Xenia Stefanidou (Greek Ambassador to Philippines), a native Athenian, is a BA graduate of the School of Archeology and History of the University of Athens. In 2005, she completed her Masters in Public Administration at the Kennedy School of Government at Harvard University. A nine-year stint in archeology led to an interest in diplomacy. After completing her studies in the Diplomatic Academy in 1984, she served in the Ministry of Foreign Affairs in Athens whereupon she was assigned to Bonn, Germany to serve as Secretary of Embassy, then to Plovidiv, Bulgaria where she served as Consul General at the Consulate General of Greece. Returning to Athens, she served in several political departments at the Ministry of Foreign Affairs. In 2004, Mrs. Stefanidou was detached to the Consulate General of Greece in Boston, and in September of 2005, she assumed her duties as the Consul General of Greece in San Francisco. In 2009 she was named Ambassador of the Republic of Greece to the Philippines. In 1995, she was decorated with the “Commander’s Cross of the Order of Merit of the Federal Republic of Germany” by the German Ambassador in Sofia, Bulgaria. She is fluent in six languages—Greek, English, German, French, Spanish and Italian.

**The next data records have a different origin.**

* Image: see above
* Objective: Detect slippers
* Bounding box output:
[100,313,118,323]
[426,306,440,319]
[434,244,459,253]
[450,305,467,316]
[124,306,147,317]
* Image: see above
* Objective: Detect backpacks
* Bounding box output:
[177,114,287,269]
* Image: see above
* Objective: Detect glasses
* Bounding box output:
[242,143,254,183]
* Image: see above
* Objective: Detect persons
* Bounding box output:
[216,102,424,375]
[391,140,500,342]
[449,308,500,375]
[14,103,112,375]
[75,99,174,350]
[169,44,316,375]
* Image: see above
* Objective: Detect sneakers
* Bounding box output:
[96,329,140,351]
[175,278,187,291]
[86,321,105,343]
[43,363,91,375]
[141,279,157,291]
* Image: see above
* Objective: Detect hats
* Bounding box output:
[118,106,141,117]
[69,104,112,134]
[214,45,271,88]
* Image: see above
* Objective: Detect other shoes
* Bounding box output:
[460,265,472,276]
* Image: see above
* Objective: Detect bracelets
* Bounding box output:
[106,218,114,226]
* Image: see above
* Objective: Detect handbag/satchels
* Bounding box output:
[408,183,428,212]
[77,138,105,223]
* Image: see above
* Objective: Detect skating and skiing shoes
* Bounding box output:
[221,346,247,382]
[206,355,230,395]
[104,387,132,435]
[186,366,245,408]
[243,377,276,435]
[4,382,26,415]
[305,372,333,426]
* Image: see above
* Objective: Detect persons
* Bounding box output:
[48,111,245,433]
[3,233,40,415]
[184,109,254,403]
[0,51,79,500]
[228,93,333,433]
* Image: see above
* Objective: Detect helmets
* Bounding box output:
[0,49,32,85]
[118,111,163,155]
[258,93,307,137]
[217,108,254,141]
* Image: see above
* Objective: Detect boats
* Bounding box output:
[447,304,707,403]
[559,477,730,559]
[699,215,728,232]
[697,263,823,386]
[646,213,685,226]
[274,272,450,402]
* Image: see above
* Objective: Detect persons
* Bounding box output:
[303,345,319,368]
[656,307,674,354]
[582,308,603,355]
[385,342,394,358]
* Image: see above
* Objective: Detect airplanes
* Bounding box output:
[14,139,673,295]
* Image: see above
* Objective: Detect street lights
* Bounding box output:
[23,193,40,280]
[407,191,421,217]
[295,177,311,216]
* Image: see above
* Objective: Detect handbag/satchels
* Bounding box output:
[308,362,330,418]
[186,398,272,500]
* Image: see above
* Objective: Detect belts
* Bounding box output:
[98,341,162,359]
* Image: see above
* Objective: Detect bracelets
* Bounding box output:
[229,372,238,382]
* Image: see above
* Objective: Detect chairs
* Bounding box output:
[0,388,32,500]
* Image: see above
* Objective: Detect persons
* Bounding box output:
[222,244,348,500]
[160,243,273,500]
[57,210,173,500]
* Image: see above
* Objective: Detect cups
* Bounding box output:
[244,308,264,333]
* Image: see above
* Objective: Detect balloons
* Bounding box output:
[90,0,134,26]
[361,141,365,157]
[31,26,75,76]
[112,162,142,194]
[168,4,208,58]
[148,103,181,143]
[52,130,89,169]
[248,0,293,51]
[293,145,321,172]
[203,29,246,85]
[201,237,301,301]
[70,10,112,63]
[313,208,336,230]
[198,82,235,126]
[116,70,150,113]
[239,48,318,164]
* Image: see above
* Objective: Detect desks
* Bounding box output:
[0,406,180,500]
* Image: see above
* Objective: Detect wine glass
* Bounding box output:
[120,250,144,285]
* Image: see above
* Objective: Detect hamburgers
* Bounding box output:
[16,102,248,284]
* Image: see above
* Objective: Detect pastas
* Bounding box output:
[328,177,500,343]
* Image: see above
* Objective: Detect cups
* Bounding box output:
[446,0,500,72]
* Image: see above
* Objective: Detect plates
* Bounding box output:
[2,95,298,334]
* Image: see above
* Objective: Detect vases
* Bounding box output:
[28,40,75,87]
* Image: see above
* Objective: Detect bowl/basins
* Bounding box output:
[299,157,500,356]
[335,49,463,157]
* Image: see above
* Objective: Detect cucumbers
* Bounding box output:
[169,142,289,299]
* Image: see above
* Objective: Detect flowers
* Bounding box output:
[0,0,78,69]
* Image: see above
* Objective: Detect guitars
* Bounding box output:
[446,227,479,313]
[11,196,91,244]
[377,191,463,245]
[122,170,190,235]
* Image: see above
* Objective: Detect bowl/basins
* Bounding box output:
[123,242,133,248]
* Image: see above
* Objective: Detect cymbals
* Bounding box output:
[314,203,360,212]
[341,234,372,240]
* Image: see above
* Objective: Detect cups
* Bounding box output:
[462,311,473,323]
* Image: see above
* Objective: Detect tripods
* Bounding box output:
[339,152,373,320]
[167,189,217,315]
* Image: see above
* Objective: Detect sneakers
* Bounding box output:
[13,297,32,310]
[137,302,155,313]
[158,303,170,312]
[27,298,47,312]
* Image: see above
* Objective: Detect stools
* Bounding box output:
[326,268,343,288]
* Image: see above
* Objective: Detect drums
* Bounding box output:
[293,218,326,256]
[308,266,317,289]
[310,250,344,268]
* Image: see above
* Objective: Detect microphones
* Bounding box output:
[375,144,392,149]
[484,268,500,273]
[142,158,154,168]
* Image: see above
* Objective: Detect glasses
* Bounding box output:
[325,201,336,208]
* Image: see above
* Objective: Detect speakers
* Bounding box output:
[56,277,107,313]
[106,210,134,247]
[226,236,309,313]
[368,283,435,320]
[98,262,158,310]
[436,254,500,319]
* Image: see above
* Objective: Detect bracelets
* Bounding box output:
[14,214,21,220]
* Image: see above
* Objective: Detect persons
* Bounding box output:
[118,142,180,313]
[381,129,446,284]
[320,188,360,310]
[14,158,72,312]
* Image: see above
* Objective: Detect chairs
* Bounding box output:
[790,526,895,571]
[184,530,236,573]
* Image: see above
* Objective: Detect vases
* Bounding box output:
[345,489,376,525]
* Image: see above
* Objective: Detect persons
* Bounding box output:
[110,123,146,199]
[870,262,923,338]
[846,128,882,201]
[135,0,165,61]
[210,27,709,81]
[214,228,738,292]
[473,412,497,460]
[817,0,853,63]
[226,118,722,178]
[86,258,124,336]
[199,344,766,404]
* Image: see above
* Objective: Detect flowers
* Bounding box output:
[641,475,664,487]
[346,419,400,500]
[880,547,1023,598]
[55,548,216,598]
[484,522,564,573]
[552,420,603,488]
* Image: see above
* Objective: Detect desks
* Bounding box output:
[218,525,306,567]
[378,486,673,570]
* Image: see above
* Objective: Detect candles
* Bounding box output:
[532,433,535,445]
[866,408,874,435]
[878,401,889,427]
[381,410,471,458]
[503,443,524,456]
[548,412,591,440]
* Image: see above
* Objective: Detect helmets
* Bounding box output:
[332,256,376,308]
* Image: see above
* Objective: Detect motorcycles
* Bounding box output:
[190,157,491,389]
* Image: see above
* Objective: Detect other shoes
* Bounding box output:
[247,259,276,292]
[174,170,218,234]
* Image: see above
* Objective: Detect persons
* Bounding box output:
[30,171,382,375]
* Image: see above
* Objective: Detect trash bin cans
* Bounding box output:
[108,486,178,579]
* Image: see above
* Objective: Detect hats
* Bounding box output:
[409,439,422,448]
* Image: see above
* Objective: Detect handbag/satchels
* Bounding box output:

Livingston Vance Watrous (PhD, University of Pennsylvania) is Professor of Art History; Adjunct Professor of Classics; Adjunct Professor of Visual Studies at SUNY Buffalo. Professor Watrous’ interests include Aegean and Greek art and archaeology. He is particularly interested in iconography (mainly as it relates to Greek poetry) and the relationship between society, social institutions and art. He has recently published articles on the archaeology of Crete, and on the earliest architectural sculpture known in Greece. Recent publications include Plain of Phaistos: Cycles of Social Complexity in the Messara Region of Crete, 2006; The Cave Sanctuary of Zeus at Psychro: A Study of Extra-Urban Sanctuaries in Minoan and Early Iron Age Crete. University of Texas at Austin, Program in Aegean Scripts and Prehistory, 1996; Kommos III, The Late Bronze Age Pottery, Princeton University Press, 1992. He is Director of the Gournia Survey Project, important for its new information about one of the most significant excavations of a town in the Late Bronze Age Aegean. He has received grants from the Archaeological Institute of America, National Endowment for the Humanities, National Geographic Society, Fulbright commission, and Institute for Aegean Studies to support his archaeological fieldwork and studies on Minoan Crete. In 1993/94 he was Elizabeth A. Whitehead Professor at the American School of Classical Studies in Athens.